Con estos modestos apuntes ofrezco algunos tópicos a nuestro debate sobre el tema. Sin embargo, no intento presentarlos como sugerencias. Más allá de cuánto puedan convencer sus defensores teóricos y de cuánto hayan podido aportar históricamente en determinados lugares y momentos, las potencialidades de dichos modelos siempre estarán atravesadas y condicionadas por las circunstancias y las preferencias consensuadas.
Cuba misma, durante la etapa llamada “República”, experimentó el sistema presidencialista; y cuando lo consideró un obstáculo, y se sintió incompatible con el sistema parlamentario, optó por un modelo semiparlamentario, que fue sobre todo semipresidencialista, con una tendencia desmesurada al presidencialismo. Posteriormente, al institucionalizar el Estado revolucionario, se erigió un modelo asambleísta, no analizado en este trabajo, que tiene un buen antecedente en Suiza y que fue mal reproducido en la antigua Unión Soviética. Este sistema de gobierno, en Cuba, colocó teóricamente todo el poder del Estado en una asamblea de diputados, pero en la práctica supeditó este parlamento al poder de un gobierno dirigido por una autoridad que ha concentrado, como un todo integrado, la jefatura del Estado y del gobierno, reforzada a su vez por las prerrogativas de otras fuerzas preponderantes.

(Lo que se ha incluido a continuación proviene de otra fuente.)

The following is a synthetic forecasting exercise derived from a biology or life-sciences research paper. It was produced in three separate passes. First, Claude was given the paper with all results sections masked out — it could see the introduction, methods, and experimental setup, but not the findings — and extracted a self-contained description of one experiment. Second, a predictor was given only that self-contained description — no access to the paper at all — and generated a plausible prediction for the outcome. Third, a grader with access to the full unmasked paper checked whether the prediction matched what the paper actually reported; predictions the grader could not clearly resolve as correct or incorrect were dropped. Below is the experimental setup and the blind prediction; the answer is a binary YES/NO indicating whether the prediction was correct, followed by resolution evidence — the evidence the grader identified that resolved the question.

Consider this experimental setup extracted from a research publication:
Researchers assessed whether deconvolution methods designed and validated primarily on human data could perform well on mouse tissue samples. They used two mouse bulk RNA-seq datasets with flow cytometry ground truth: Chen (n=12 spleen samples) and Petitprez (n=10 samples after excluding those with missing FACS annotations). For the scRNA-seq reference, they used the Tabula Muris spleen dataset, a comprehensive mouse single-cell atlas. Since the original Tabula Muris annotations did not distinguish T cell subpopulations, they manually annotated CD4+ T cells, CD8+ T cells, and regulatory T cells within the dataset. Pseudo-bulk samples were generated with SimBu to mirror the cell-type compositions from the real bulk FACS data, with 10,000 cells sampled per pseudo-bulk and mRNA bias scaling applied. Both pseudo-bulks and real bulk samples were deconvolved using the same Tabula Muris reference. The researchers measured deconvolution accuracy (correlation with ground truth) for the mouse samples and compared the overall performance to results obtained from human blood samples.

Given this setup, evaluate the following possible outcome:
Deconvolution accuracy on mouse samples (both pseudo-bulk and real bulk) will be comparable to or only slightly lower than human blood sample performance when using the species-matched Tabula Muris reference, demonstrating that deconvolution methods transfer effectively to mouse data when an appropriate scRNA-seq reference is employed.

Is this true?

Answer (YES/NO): YES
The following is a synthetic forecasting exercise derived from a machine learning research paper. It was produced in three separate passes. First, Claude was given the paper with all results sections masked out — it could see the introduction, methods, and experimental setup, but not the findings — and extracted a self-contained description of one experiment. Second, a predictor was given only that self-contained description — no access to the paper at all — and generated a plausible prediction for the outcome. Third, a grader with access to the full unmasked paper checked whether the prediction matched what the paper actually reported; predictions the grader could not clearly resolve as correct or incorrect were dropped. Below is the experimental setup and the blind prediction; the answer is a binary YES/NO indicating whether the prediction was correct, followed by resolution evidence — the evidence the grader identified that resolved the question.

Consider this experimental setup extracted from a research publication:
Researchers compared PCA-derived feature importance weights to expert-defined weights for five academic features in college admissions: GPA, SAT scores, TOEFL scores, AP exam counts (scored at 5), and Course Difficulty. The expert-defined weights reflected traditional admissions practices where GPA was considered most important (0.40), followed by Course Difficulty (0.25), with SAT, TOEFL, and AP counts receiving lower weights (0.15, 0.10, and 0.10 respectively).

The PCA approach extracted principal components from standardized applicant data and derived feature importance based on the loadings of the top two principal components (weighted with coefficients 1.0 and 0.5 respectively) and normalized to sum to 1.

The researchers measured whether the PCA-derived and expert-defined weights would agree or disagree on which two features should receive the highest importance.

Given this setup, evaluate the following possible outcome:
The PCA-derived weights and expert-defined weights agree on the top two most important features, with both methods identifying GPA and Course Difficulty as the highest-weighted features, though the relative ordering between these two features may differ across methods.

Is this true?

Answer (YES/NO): NO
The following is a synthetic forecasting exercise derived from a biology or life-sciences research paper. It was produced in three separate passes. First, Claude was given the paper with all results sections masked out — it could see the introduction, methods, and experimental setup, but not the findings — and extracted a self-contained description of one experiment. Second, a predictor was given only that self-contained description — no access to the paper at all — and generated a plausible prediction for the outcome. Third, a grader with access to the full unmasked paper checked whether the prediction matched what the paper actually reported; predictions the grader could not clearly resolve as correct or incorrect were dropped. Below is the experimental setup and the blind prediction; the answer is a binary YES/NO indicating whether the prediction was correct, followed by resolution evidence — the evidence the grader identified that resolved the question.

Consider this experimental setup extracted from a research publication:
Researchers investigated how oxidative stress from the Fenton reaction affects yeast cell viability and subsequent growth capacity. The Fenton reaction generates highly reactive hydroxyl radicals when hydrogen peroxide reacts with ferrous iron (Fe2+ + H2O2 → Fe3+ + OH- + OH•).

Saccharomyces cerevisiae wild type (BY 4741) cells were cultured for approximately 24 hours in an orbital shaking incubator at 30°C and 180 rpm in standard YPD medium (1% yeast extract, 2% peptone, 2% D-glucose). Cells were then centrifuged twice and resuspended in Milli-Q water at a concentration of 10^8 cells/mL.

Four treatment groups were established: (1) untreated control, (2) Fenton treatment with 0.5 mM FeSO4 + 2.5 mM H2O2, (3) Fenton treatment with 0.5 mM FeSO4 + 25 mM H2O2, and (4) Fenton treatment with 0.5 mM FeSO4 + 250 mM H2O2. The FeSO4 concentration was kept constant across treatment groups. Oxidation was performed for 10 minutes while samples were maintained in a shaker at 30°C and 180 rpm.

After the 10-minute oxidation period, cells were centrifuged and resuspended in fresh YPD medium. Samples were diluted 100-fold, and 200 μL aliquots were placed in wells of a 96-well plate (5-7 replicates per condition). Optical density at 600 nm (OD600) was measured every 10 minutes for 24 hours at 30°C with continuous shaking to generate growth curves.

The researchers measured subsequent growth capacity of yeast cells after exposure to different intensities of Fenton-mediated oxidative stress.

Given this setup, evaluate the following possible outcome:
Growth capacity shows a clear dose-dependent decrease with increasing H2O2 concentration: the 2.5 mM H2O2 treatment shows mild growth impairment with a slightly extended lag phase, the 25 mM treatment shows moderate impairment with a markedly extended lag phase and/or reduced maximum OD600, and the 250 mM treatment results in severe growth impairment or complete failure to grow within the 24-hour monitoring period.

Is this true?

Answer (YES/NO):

Ante nosotros tenemos toda la experiencia local e internacional, que debe constituir una riqueza para esta época de estudios y de transformaciones. Sin embargo, no hemos de utilizarla para copiar meramente lo que han hecho otros, ni para reproducir nuestras experiencias fallidas. Debemos incorporarla para enriquecer nuestro conocimiento, tomar lo positivo de tanto aprendizaje y también aceptar ideas nuevas que emergen en la Isla y en el mundo. Solo entonces seremos capaces de la necesaria originalidad que reclama el actual momento histórico, para asegurar un desarrollo del modelo sociopolítico que responda, cada vez más, a las funciones que le demanda la sociedad cubana.